▶ [Task instructions]
**1)** In the passage about the defensive ends, what honor did Oghoufo earn in 2018?
**2)** Retype the defensive-end passage starting at "Behind them, Foskey, Justin" and ending at "horse to monitor.".
**3)** Continue the passage about the defensive ends from where it stops.

Behind them, Foskey, Justin Ademilola and Oghoufo will form a reliable rotation. Foskey has all the makings of becoming the next star Irish end, Ademilola held up in the stiffest of atmospheres 14 months ago, and Oghoufo has progressed from Defensive Scout Team Player of the Year in 2018 to a consistent role player in 2019. Next emerge the unknowns, namely Wardlow and Osafo-Mensah. One has not earned notable playing time in three seasons, and the other is simply on the traditional path.
If anyone will shift the tiers at defensive end, it will not be Ehrensberger, who simply needs to get to work developing as soon as possible, but rather Botelho. Ogundeji is the front-runner to dazzle on April 18, with Foskey and Ademilola next in the theoretical betting odds, but Botelho would be a smart dark horse to monitor.

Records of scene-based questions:
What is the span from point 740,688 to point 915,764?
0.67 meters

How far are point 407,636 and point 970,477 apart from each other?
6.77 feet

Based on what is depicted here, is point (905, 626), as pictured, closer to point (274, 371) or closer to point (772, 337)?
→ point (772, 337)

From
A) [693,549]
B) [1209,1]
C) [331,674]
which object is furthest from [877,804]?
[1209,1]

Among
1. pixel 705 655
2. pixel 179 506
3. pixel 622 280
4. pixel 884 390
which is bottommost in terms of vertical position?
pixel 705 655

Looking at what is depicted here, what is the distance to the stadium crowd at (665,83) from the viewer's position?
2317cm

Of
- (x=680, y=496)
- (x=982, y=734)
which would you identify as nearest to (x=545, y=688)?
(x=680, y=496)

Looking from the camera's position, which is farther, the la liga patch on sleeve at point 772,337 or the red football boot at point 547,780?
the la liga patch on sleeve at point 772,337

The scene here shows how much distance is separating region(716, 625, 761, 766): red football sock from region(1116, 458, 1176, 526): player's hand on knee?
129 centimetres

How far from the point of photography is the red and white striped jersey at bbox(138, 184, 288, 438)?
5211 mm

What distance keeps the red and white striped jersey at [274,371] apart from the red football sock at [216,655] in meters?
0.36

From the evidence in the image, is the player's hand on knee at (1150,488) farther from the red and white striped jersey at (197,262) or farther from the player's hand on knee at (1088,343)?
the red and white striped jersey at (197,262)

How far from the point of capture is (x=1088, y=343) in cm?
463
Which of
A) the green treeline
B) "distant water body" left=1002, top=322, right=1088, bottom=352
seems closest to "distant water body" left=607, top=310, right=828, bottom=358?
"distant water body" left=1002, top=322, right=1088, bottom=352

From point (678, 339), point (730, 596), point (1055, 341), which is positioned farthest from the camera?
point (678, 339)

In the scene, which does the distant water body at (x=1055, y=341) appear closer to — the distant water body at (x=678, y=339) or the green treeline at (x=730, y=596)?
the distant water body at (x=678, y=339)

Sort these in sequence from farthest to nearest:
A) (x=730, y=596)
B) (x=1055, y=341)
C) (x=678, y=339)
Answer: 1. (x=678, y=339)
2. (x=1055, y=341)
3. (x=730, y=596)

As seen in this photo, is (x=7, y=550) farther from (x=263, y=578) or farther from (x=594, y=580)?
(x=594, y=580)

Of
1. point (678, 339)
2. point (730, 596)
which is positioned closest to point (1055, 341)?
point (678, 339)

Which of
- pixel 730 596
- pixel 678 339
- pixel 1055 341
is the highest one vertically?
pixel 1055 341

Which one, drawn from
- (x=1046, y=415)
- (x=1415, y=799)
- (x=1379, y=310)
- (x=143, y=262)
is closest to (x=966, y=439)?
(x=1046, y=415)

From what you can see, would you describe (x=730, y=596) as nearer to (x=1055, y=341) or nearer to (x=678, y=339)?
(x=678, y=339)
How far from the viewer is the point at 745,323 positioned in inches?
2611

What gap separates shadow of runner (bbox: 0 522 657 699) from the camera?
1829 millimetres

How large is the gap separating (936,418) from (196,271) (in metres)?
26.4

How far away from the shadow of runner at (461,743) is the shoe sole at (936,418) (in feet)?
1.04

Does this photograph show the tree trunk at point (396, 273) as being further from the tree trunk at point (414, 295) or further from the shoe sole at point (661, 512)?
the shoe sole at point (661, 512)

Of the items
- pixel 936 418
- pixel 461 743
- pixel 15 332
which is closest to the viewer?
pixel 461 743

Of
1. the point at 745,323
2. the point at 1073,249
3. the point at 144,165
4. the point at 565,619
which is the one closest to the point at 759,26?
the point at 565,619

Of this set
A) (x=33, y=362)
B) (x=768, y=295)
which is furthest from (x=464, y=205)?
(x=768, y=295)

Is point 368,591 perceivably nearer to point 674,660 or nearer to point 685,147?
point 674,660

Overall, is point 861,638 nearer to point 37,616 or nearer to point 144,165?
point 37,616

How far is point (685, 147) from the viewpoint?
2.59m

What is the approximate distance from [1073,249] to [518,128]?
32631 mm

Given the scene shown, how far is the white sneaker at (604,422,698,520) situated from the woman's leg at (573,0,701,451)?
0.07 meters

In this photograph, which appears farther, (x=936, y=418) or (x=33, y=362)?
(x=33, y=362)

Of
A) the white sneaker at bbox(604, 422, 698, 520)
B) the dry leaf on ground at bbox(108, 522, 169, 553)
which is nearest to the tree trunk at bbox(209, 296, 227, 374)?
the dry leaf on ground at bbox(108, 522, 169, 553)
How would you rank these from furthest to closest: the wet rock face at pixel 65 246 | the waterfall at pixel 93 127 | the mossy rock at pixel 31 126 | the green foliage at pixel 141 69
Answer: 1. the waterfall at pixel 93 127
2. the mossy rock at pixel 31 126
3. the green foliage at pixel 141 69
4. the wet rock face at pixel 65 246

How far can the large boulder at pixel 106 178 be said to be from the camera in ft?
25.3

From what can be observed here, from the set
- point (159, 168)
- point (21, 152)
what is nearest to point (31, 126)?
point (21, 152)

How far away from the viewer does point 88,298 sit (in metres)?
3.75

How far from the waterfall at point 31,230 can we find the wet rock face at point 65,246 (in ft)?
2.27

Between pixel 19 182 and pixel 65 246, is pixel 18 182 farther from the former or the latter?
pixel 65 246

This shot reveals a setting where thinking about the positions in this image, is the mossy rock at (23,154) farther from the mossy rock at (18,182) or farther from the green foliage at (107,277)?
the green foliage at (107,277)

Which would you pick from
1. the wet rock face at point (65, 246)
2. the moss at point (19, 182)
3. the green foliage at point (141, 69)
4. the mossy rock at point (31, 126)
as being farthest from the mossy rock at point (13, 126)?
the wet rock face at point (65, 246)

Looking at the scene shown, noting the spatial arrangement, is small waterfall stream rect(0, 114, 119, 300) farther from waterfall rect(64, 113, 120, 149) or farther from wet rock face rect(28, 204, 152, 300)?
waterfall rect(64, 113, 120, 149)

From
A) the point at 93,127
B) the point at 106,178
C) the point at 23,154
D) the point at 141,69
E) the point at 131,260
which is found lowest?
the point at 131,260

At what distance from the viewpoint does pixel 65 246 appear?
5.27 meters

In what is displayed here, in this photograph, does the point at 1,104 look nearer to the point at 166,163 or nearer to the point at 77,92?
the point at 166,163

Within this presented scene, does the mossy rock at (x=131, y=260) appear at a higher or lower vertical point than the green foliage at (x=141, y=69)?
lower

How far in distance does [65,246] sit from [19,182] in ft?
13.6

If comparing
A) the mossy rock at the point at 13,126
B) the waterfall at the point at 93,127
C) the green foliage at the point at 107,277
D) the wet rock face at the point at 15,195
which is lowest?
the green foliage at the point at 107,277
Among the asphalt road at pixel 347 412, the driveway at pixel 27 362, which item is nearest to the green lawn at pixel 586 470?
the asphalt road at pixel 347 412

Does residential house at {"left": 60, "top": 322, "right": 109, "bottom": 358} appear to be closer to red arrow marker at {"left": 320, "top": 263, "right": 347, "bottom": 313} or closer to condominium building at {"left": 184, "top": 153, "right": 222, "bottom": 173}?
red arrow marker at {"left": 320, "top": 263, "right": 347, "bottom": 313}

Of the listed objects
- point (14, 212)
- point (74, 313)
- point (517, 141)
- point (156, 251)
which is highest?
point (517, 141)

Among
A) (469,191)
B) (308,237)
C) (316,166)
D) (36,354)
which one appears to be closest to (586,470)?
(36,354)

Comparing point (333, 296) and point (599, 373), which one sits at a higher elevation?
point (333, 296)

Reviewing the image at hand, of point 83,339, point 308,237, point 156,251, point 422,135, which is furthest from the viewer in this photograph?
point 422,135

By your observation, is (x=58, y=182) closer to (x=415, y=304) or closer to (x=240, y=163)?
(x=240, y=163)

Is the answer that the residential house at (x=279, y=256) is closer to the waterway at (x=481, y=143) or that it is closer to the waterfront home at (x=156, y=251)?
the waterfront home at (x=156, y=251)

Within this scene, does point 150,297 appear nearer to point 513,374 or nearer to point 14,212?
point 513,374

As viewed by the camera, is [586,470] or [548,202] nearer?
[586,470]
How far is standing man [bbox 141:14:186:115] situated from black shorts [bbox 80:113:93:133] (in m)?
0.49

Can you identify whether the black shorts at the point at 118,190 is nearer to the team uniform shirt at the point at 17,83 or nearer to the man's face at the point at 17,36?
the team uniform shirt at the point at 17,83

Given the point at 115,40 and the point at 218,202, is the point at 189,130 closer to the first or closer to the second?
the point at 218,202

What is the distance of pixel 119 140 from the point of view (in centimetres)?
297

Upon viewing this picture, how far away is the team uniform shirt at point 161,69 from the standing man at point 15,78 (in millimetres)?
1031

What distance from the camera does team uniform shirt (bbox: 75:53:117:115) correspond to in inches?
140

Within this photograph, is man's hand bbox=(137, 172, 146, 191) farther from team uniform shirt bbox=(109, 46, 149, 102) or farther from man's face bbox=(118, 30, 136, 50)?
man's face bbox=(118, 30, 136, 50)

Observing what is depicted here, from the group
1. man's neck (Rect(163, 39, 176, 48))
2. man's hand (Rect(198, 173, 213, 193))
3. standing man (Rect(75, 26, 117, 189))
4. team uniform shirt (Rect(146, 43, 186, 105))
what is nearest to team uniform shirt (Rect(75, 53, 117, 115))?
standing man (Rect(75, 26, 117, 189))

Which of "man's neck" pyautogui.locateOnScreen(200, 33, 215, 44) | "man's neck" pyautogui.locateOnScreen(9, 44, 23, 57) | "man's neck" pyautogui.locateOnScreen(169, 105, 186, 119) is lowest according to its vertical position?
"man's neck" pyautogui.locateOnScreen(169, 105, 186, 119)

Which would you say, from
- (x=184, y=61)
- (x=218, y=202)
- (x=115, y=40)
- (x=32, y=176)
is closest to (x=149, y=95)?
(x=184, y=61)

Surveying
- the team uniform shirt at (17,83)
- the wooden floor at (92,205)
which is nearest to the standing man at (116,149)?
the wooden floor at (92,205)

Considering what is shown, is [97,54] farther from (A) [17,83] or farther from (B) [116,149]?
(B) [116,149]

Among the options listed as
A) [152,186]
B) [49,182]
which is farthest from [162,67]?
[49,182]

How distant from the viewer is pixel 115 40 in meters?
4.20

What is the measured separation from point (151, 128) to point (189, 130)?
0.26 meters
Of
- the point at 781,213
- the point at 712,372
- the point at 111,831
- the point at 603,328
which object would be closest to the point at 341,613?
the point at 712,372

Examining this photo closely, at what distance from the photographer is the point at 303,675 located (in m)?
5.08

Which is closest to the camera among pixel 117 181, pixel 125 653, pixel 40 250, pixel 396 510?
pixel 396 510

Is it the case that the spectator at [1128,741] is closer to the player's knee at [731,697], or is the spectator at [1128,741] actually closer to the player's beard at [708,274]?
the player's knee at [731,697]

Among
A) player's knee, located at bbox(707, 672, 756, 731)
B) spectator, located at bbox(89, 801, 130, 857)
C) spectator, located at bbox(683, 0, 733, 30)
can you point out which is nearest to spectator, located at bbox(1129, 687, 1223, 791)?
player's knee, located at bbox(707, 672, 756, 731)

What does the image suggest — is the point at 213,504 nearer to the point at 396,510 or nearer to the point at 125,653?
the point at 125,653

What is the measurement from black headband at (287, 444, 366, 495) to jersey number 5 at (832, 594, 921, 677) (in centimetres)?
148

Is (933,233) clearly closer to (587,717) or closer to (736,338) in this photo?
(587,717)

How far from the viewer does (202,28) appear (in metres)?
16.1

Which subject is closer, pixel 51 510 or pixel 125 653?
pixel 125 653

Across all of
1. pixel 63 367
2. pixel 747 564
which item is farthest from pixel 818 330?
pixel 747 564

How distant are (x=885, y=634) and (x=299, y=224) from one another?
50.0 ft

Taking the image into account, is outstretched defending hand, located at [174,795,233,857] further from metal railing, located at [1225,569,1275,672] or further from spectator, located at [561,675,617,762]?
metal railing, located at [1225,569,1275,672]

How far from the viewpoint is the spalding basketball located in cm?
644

▶ [Results for each task]
**1)** Defensive Scout Team Player of the Year.

**2)**
Behind them, Foskey, Justin Ademilola and Oghoufo will form a reliable rotation. Foskey has all the makings of becoming the next star Irish end, Ademilola held up in the stiffest of atmospheres 14 months ago, and Oghoufo has progressed from Defensive Scout Team Player of the Year in 2018 to a consistent role player in 2019. Next emerge the unknowns, namely Wardlow and Osafo-Mensah. One has not earned notable playing time in three seasons, and the other is simply on the traditional path.
If anyone will shift the tiers at defensive end, it will not be Ehrensberger, who simply needs to get to work developing as soon as possible, but rather Botelho. Ogundeji is the front-runner to dazzle on April 18, with Foskey and Ademilola next in the theoretical betting odds, but Botelho would be a smart dark horse to monitor.

**3)**
At tackle, Tagovailoa-Amosa and Hinish have nominal backups to work with in Jayson Ademilola and Lacey, respectively. The returning starters will presumably remain as such, but the roles may end up as shared more than anything else.
This will be Franklin’s first healthy spring and some care may linger to keep him healthy as Cross and Mills get their chances to impress.
However long this current stretch of Irish success lasts, Notre Dame will look back on the defensive end duo of Khalid Kareem and Julian Okwara — as well as Jamir Jones, frankly, given the team-first sacrifice he made last season — as the pieces that changed the Irish defense. As much credit as is understandably and deservedly heaped upon coordinator Clark Lea and his one-year predecessor Mike Elko, Kareem, Okwara, Jones, Hayes and Ogundeji were all in South Bend before their arrival.
Consider the situation entering 2017, the first year of Elko’s system, when the defensive line returned no sacks from 2016. Then Kareem (3), Hayes (3) and Okwara (2.5) combined for 8.5 sacks as true sophomores. Along with tackle Jerry Tillery’s 4.5, they had established a pass rush to be feared.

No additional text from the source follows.